Gerry Celaya, head of Red Tower Research, says: "Unless you really do know something nobody else does, you should assume the market factors all the available price-sensitive data into the price of a share."
That is not all. Prices and markets are never static. They have to be going somewhere, whether up, down or sideways. "So you use past price data to develop a probabilistic forecast of price movements," adds Adam Sorab, director of absolute return strategies at Deutsche Asset Management in London. "And markets do demonstrate some repetitive patterns of behaviour."
A vital part of price data lies in volumes traded. This is why you will often see price and volume changes shown on the same graph. "And volumes determine prices in a liquid, efficient market," says Mr Celaya. This is not an immutable market law but a valid generalisation. "Which is about as good as it gets in making investments," argues David Franklin, a fund manager at the private client City stockbroker Christows.
With this qualification in mind, trading volumes should increase in the direction of market trend. An end to increasing volumes should indicate the end of a market trend and vice versa. In conjunction, price and volume are taken by technical analysts to give reliable predictors of future market movements.
But technical analysts cannot always agree on how such market data should be interpreted. Some favour simple tools such as line or bar charts, point and figure charts or "candlesticks", first used in 17th-century Japan as a means of predicting the price of rice. More sophisticated "pattern analysis" looks for one of three types of pattern in a market: consolidation, continuation or reversal. Then there are Fibonacci numbers, the Elliott Wave, and Gann analysis.
"It's a matter of choosing a tool that works for you in practice," says Mr Sorab, "and the way you measure this is by whether you make money."
Very few enthusiasts for technical analysis argue that it alone should be used for all investment decisions. Most concede that it can best be combined with fundamental research which examines economic cycles and the underlying strength or weakness of economies and companies.
The cautious view is that technical analysis is a useful investment tool once a trend is established but not for predicting when the market is going to change its overall direction. But what investors can do is to use a system of buy/sell signals and stop losses that make it hard for them to lose money in a moving market. "The markets humble everyone," says Mr Celaya. "You can't outsmart them, but you can impose a discipline on your own trading."
This sounds very logical and hard to argue with; but technical analysis has its critics. "I believe in fundamentals," says David Berry, a fund manager at Martin Currie Investment Management. "The problem with technical analysis is that it can be used to prove anything. Or put another way, how do you disprove it?"

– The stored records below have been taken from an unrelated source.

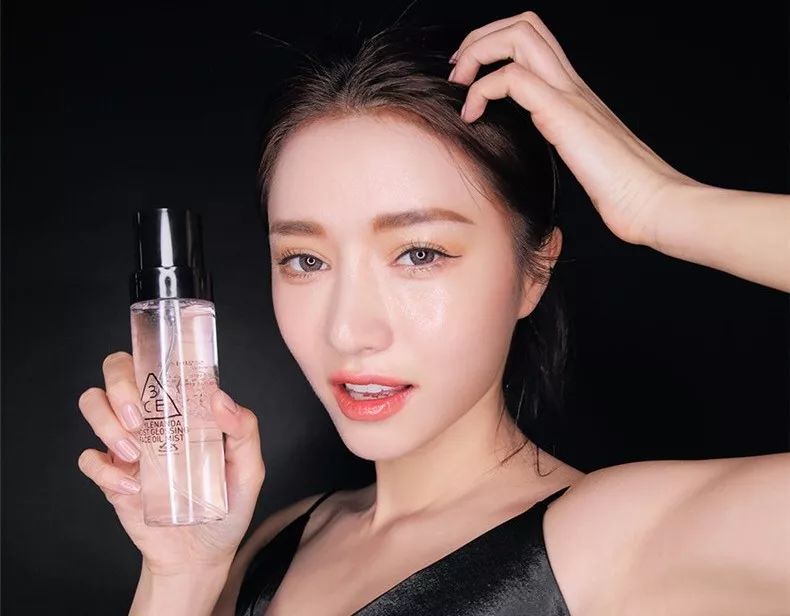 韩国人保养皮肤的秘诀,韩国人护肤秘诀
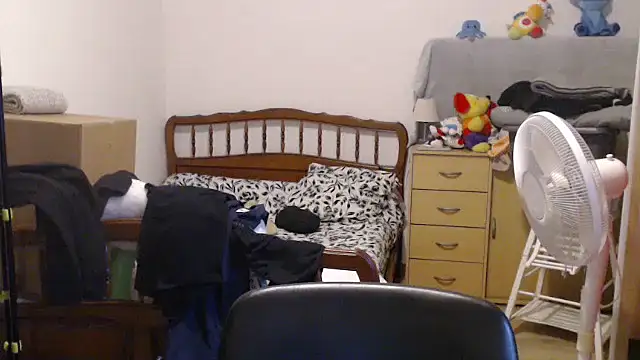 steph19x5 live sex cam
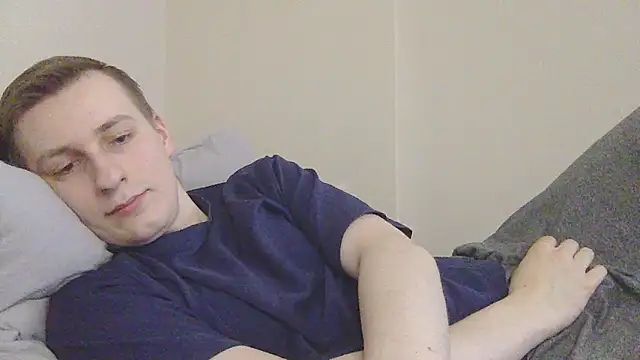 your andy online show from 04.02.26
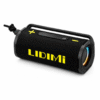 Parlante lidimi extra bass ld-s704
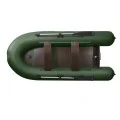 Надувная лодка BoatMaster 310К в Твери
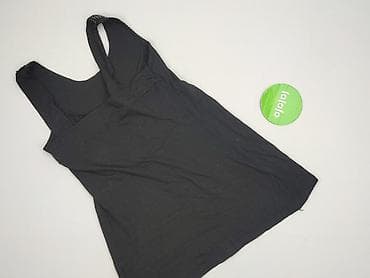 sinsay 8816a: Tunika damska, rozmiar S — 3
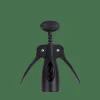 Clearance CASA DIVINO Cavatappi Nero
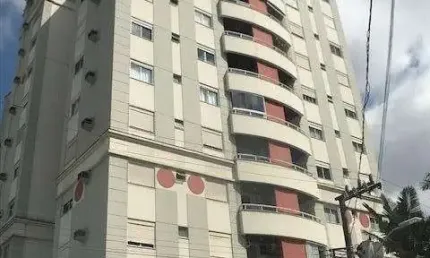 APARTAMENTO no ATIRADORES com 3 quartos para LOCAÇÃO, 87 m²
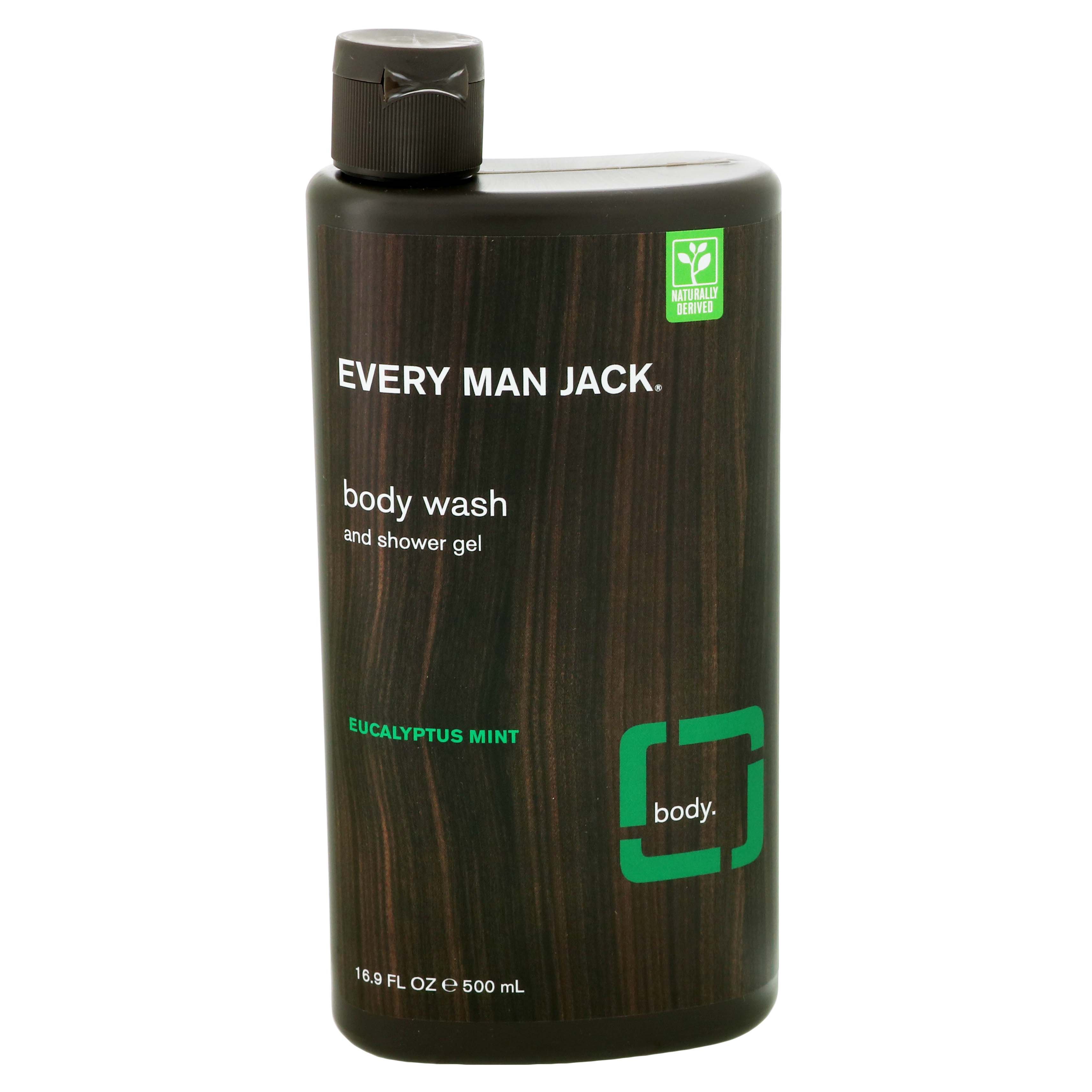 every-man-jack-body-wash-eucalyptus-mint-shop-cleansers-soaps-at-h-e-b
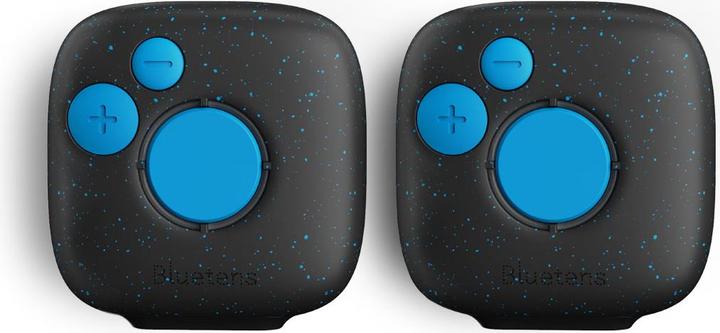 Produktbild Bluetens Duo Sport 2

Home computers, software trading packages and real time streaming price data through a modem have made the use of technical analysis and trading tools readily available to private investors on such websites as www.digitallook.com and www.hemscott.co.uk. But treat with caution.
* Technical analysis can be daunting and confusing. The Society of Technical Analysts run courses for novices, and they can provide a helpful reading list ( www.sta-uk.org). Anyone wanting to hit the books is recommended to start with the bible of charting, John J Murphy's Technical Analysis of the Financial Markets: A Comprehensive Guide to Trading Methods and Applications.

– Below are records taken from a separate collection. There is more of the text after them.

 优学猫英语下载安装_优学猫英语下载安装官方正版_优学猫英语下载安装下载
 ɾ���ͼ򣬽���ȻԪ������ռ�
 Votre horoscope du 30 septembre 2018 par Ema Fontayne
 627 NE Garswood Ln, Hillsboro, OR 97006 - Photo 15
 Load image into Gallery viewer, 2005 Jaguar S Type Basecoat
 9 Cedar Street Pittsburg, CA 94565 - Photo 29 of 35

'It's vital to be disciplined'
Max Burns, a self-employed private investor warns: "Discipline is vital if you use technical analysis. You need to be clear in advance that you understand what you are doing and set clear risk parameters on your trading."
Mr Burns and his partner, Sandy Grogan, have designed their own trading system. Does this make money? "Yes," says Mr Burns, "but our stop-loss is a vital part of the process."
Mr Burns claims a 40/60 success ratio, but by ruthless use of their stop-loss policy he and Mr Grogan claim to stay in profit. "There is no limit to how much we can gain, only to how much we lose," says Mr Burns, "and that is the secret of successfully using technical analysis."